--- PROVIDED RECORDS ---
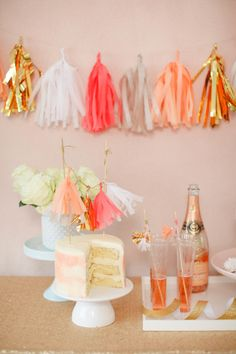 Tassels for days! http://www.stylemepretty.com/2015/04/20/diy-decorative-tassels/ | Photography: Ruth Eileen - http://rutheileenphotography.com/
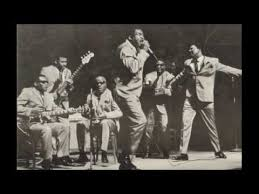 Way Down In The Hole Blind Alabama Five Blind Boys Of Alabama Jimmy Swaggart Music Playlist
---
--- PROVIDED RECORDS ---
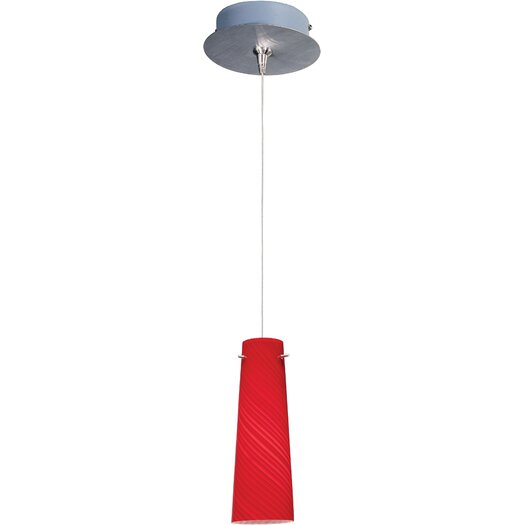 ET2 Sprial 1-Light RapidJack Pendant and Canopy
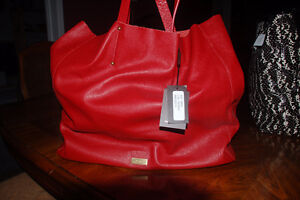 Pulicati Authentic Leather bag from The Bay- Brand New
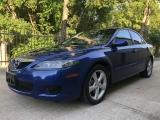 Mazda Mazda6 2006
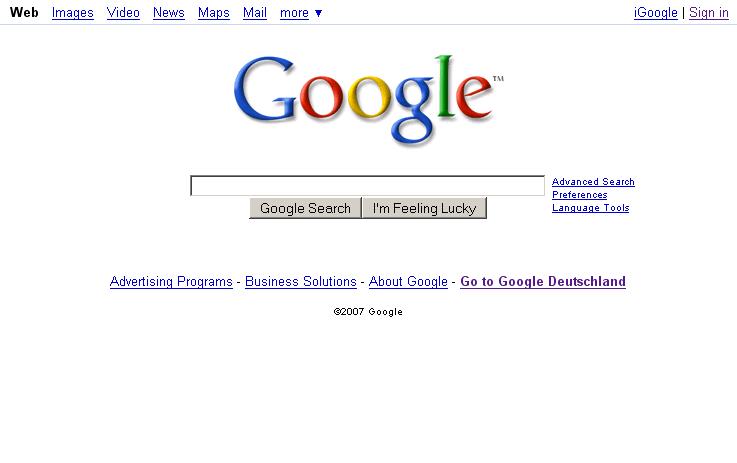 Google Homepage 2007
---
**PROBLEM**
Although pictures appear among the records above, write out exactly only the lines from the one that has "Tassels for days!" through the one that has "Way Down In", and leave the pictures out.

**TASK SOLUTION**
 Tassels for days! http://www.stylemepretty.com/2015/04/20/diy-decorative-tassels/ | Photography: Ruth Eileen - http://rutheileenphotography.com/
 Way Down In The Hole Blind Alabama Five Blind Boys Of Alabama Jimmy Swaggart Music Playlist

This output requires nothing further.